Daniel Horak: Wir haben in Österreich, einem rund 10x kleineren Markt wie Deutschland, gezeigt, dass wir bereits innerhalb unseres ersten Jahres mehr als € 1. Mio an Kapital für Startups bewegen können – daher ist aus meiner Sicht auf jedem Markt noch erhebliches Potential vorhanden. Es wird jedoch entscheiden sein, wie das Thema sich generell etablieren wird – bleibt es eine Nischenerscheinung oder wird es Commodity – dies ist ganz stark von Gesetzgebung, Öffentlichkeit, Plattformen und schlussendlich auch vom Erfolg der Unternehmen/Investments abhängig.
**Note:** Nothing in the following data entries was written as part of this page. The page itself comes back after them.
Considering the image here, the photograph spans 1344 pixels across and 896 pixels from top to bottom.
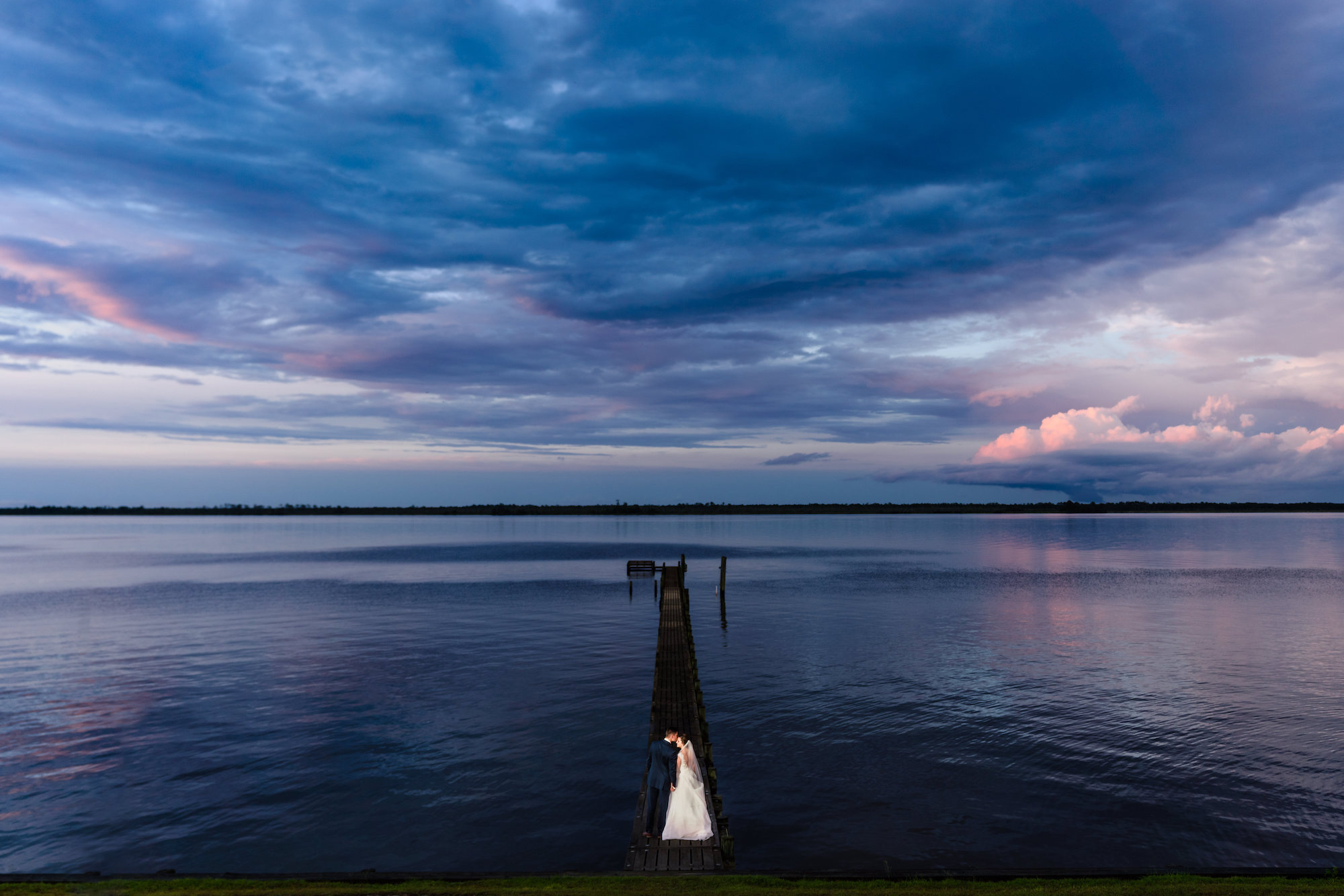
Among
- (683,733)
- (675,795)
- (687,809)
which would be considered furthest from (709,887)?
(683,733)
Klaus-Martin Meyer: Was können die Anleger in den kommenden Monaten erwarten?

Daniel Horak: Wir arbeiten aktuell unter Hochdruck an Neuerungen in diversen Bereichen – dies beinhaltet natürlich stetig neue Projekte, heißt aber auch Veränderungen an der Plattform und auch neue innovative Konzepte im Bereich Crowdinvesting – möchte hier aber aktuell noch nicht zu viel verraten – aber ich freue mich schon sehr und bin gespannt auf die Resonanz aus der Community.

Klaus-Martin Meyer: Ist das neue Vehikel auch eine Option eine mögliche ungünstige Regulierung in Deutschland zu umgehen?

Daniel Horak: Nein! Denn die rechtlichen Gegebenheiten lassen dies auch gar nicht wirklich zu – das wäre aus meiner Sicht auch das falsche Signal an die Politik. Wir führen in Österreich einen sehr offenen Dialog mit der Politik, die sich Ihrer Verantwortung durchaus bewusst ist und wo ich überzeugt bin, dass sich die Rahmenbedingungen eher verbessern als verschlechtern. Ich hoffe dass dies auch in Deutschland der Fall sein wird – auch hier suchen wir die Gespräche um eine positive Entwicklung voran zu treiben.